## [Stated problem]
From the forum thread about letting bread dough rise, reproduce word for word the passage starting at "If you're getting" and ending at "no apparent reason.".

## [Text extract]
——

Good question young Padwan. The answer is: It isn't a question of time it's a question of activity. You want your dough to double (or slightly more) in volume before punching it down. You don't want it to much farther and you don't want it to go any less. How long this takes depends on a lot of things including how you handled the yeast to begin with, what strain of yeast, the room temperature, how the dough is kneaded, etc. Most bread recipes recommend an hour -- but I've had well-worked soft dough double as quickly as 20 minutes, and stiffer doughs mixed with cool liquids take as long as several hours for the first rise. The second rise will almost always be quicker. 

If you're getting unhappy with the "no good answer" song and dance I'm giving you, consider this: Times will vary with the same recipe using the same yeast at the same temperatures for no apparent reason. 

If you want to be a good baker who treats the process and the ingredients with respect, bakes ever better bread, blah, blah, blah, etc., you can't go anywhere, and you have to keep checking every twenty minutes or so to see what, if any, kind of progress you're getting. 

If you want to just cover it and leave it on the counter while you take a shower and get dressed -- you'll probably be okay with an hour. But don't say I didn't warn you. 

Enjoy,
BDL


----------



## cwl

:lol: Got it BDl !

Thank you for the advice on the bread making process, i will keep that in mind !


----------

——

## [Supplied information]
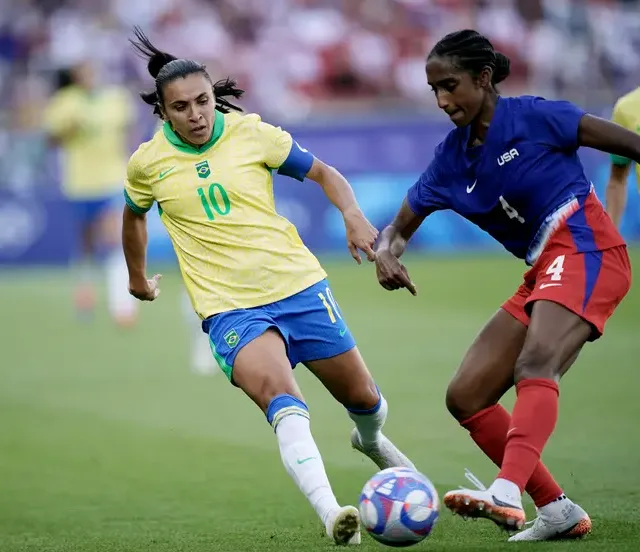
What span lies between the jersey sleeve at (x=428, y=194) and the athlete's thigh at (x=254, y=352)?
0.89 metres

——

## [Result of this task]
If you're getting unhappy with the "no good answer" song and dance I'm giving you, consider this: Times will vary with the same recipe using the same yeast at the same temperatures for no apparent reason.